Extracting Stored Data¶
You can extract data from the storage file using the extract_gcms
method.
This function takes one argument which is the name of the dataset that you
want to extract. This name can be either the simplified name or the full
filename (with or without the path). The extracted data is the same file
object type as you stored originally.
In : extracted = h5.extract_gcms('datasample1')
In : extracted.filetype
Out: "AiaFile"
Stored Data Tables¶
This HDF data file may contain a number of Pandas data tables (DataFrames)

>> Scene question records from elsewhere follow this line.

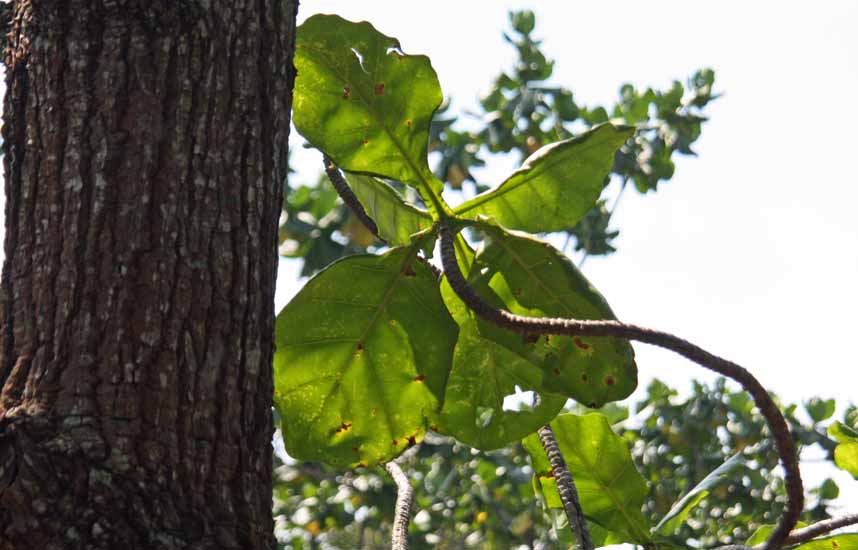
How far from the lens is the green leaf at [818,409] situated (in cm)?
507

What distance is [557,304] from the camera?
1389 millimetres

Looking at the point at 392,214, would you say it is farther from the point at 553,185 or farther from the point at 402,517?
the point at 402,517

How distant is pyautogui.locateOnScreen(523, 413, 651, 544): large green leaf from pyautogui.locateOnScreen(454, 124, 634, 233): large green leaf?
347 mm

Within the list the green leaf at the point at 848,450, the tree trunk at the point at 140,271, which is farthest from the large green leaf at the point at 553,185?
the green leaf at the point at 848,450

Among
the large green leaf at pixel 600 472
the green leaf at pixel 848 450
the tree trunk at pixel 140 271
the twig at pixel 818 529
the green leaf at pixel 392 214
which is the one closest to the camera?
the tree trunk at pixel 140 271

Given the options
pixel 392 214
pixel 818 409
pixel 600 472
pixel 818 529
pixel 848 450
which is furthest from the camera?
pixel 818 409

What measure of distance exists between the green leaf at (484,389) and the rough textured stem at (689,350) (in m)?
0.22

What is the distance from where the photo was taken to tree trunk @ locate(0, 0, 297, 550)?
978 millimetres

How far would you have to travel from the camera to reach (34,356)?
104cm

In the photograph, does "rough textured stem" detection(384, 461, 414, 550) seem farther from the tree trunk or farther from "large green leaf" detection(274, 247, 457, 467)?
the tree trunk

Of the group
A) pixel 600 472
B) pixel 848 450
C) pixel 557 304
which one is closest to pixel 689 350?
pixel 557 304

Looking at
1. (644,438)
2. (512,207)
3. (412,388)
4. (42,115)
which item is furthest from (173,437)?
(644,438)

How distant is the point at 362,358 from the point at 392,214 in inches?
7.3

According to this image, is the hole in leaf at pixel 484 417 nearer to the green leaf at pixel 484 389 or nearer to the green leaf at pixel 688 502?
the green leaf at pixel 484 389
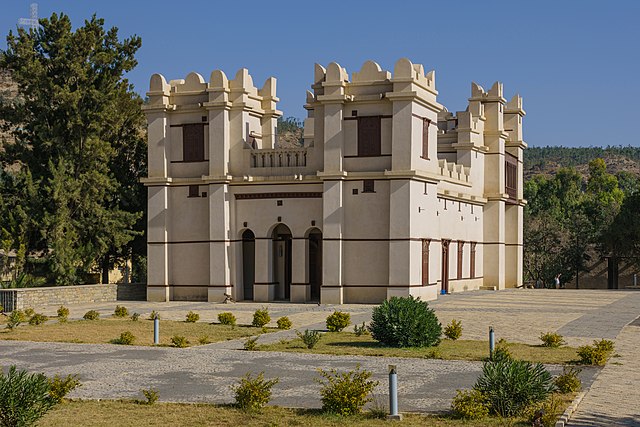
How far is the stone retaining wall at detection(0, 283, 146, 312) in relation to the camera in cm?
3469

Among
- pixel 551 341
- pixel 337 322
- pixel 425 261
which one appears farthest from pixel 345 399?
pixel 425 261

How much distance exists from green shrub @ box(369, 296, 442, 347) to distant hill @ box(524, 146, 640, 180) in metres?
125

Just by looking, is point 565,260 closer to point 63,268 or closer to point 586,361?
point 63,268

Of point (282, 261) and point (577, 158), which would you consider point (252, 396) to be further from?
point (577, 158)

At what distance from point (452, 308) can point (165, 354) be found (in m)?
16.0

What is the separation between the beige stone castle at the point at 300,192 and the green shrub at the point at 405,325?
14.3 meters

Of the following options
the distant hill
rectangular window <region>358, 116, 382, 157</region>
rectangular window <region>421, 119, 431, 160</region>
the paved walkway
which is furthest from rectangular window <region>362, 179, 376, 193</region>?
the distant hill

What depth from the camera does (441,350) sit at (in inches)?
826

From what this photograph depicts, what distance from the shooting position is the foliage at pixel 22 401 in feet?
39.0

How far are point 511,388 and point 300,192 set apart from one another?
83.8ft

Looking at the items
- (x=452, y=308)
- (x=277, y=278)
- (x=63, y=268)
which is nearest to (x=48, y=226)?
(x=63, y=268)

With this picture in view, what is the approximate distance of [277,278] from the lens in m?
39.8

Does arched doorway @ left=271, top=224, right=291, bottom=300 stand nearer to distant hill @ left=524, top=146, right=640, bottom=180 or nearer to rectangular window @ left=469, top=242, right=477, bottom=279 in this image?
rectangular window @ left=469, top=242, right=477, bottom=279

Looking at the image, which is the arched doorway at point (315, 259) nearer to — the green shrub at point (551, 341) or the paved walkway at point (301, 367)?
the paved walkway at point (301, 367)
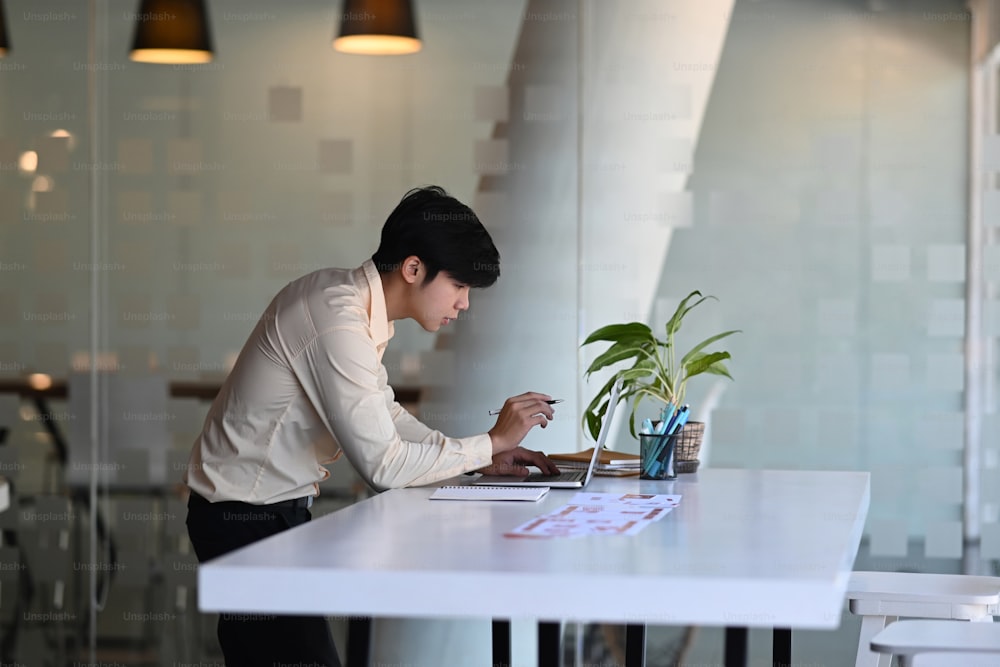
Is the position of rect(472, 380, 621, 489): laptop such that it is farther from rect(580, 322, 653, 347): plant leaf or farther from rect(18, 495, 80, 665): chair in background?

with information about the files, calibration, etc. A list of currently
available tables can be obtained by directly examining the GcmsStore
by
directly examining the GcmsStore
instance. (Note: you won’t see these
attributes using tab completion.)
In : h5
Out:
<class 'pandas.io.pytables.HDFStore'>
File path: data.h5
/calibration frame (shape->[6,8])
/calinput frame (shape->[30,9])
/datacal frame (shape->[49,6])
/files frame (shape->[1,2])
Directly viewing these tables is trivial.
In : h5.calibration
Out:
Start Stop Standard slope intercept r \
Compound
benzene 2.9 3.5 NaN 38629.931565 -367129.586850 0.998767
phenol 14.6 15.1 NaN 30248.192619 65329.897933 0.999136
...
p stderr
Compound
benzene 0.000052 1108.344872
phenol 0.000030 726.257380
...
More information on using these tables is provided in Appendix B.